The Pune police's bid for immediate custody of the five noted rights activists arrested yesterday for suspected Maoist links was today halted by the Supreme Court which ordered they be kept under house arrest till September 6.
The interim relief for the five people that spared them the prospect of being sent to jail or police custody for now came on a day of multiple court battles after the pan India crackdown on Left-wing activists even as the apex court observed that "dissent is the safety valve of democracy".
Pune police yesterday raided the homes of prominent Left-wing activists in several states and arrested five of them -- poet Varavara Rao in Hyderabad, activists Vernon Gonsalves and Arun Ferreira in Mumbai, trade unionist and lawyer Sudha Bhardwaj in Faridabad and Chhattisgarh and civil liberties activist Gautam Navalakha in Delhi.

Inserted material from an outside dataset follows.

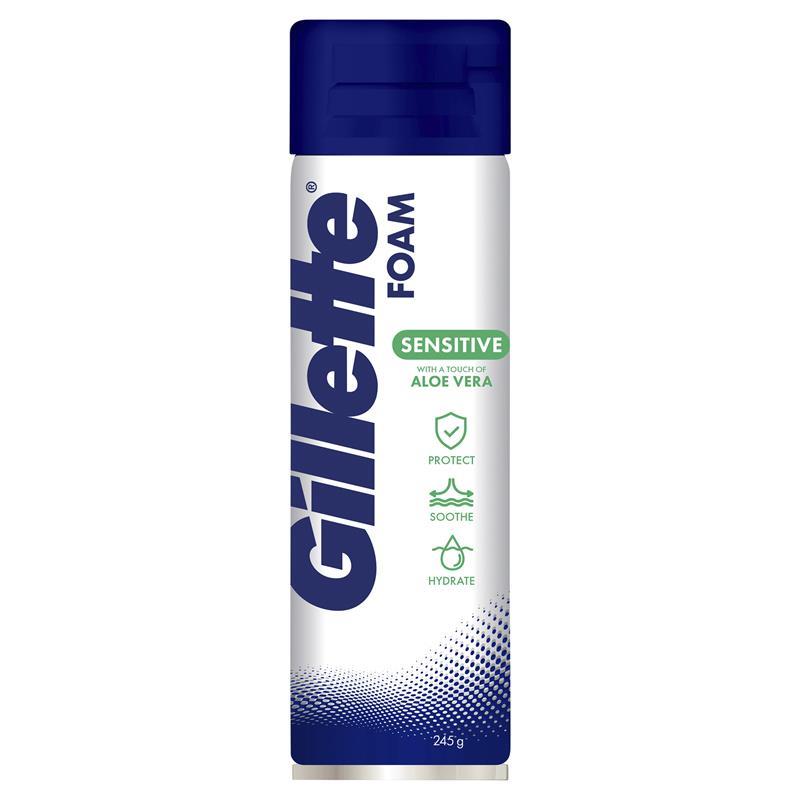 Gillette Sensitive Skin Soothing Shave Foam 245g - GimmeNow
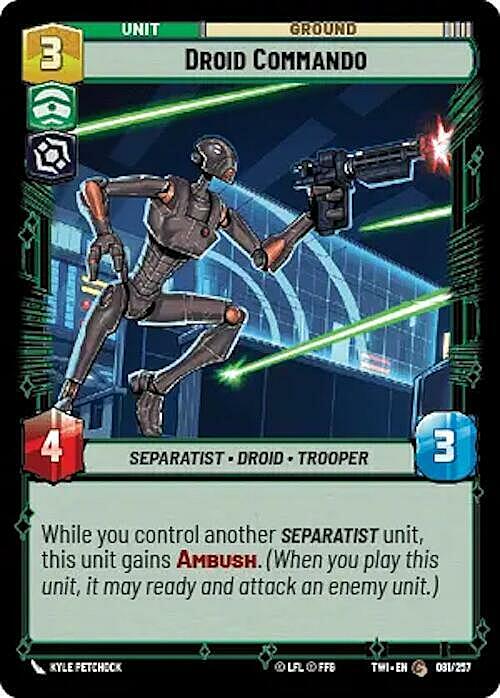 Droid Commando Card Front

The raids were carried out as part of a probe into a conclave -- Elgar Parishad -- held in Koregaon-Bhima near Pune on December 31 last year, which had allegedly triggered violence the next day.

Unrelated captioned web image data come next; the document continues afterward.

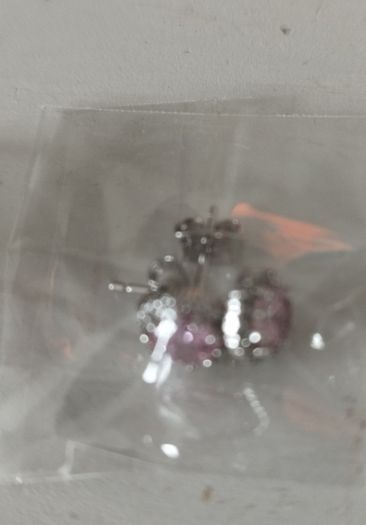Crystal and Sterling Silver Earrings for Ladies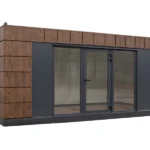 Chalet de jardin habitable 6×3 Helsinki avec fenêtres à gauche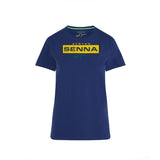 Dámské tričko Ayrton Senna, logo, modré, 2021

Shortly after the apex court order by a bench headed by Chief Justice Dipak Misra, a Pune court directed the city police to send the arrested human rights activists back to their homes.
Rao, Ferreira and Gonsalves were taken to Pune late last night while Bharadwaj is confined to her home in Faridabad and Navlakha to his Delhi residence,
Taking a strong note of the submissions of the state government, it said, "This (arrest) is a wider issue. Their (petitioners') problem is quelling dissent."